Running on HPC with implicit parallelization

suiji / Arborist

Scalable decision tree training and inference.

Other

82 stars 14 forks source link

Running on HPC with implicit parallelization #33

Open pnsinha opened 7 years ago

pnsinha commented 7 years ago

I am impressed with the speed and memory usage of this package. Could we use it on HPC cluster using more than one node? So far I have been successful in with one node only.

suiji commented 7 years ago

Thank you for enjoying the package. I have been waiting nearly three years for someone to request this feature.

The core implementation is factored in such a way that blocks of trees can be trained independently. The main things missing are the low-level calls to: i) Scatter the blocks among the nodes. ii) Gather the independently-trained trees.

I would prefer to do this in an MPI setting, but some users are really big on Spark. What clustering interface(s) are you interested in?

suiji commented 7 years ago

MPI support has been on the TODO list for some time. While it is fairly straightfoward to implement, other features have taken precedent. Without feedback from potential adopters, there is no motivation to accelerate its introduction or to leave this thread open.

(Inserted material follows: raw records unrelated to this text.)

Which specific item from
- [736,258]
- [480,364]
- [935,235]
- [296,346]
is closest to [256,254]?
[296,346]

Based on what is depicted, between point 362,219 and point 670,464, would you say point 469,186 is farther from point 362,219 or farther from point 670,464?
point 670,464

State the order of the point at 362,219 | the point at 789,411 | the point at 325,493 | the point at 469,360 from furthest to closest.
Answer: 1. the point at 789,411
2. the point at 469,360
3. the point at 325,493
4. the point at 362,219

pnsinha commented 7 years ago

Sorry for the delay in my reply. I am interested in using it on XSEDE system like TACC/STAMPEDE where each node typically has 12 cores with 24GB memory. Currently, Rborist works perfectly on one node using all cores. In my application particularly, I am using a large amount of new data, so the prediction is slow.

ck37 commented 7 years ago

If you want multi-node prediction you can do that on your own without much work or requiring code changes to Arborist, using e.g. the doSNOW package or future. Divide up your data and then either package will parallelize across those nodes and allow each worker to run sequential Arborist. Or you could run one multicore Arborist on each node.

suiji commented 7 years ago

For XSEDE access, an under-the-hood MPI implementation should suffice.

Development has recently focused almost exclusively on training, so it's nice to learn of a need for faster prediction. In fact, it's probably a simpler matter to open up prediction to multiple nodes than to do the same for training. The main loop of prediction operates over moderately-sized blocks of contiguous rows, with width equal to the number of trees. An additional level of strip mining could assign the blocks to compute nodes.

@ck37: Your comments appeared as I was composing this. Thank you for chiming in. Can doSnow and the like compute summary statistics over the separately-predicted blocks, or would it be necessary to re-enter the Rborist for final processing?

suiji commented 7 years ago

@ck37: Yours seems like a much better idea than relying on Core code to maintain an MPI layer. For best results, the main training and prediction loops can be refactored for blocked invocation. A Summarize() method could be introduced to operate over the separately-obtained predictions.

suiji commented 5 years ago

Additional hooks into both training and prediction are planned for the 0-2.x series. This should permit both operations to execute in a hierarchically-parallel fashion, with MPI(-like) dispatch to multiple compute nodes and OpenMP threads parallelizing locally on individual nodes.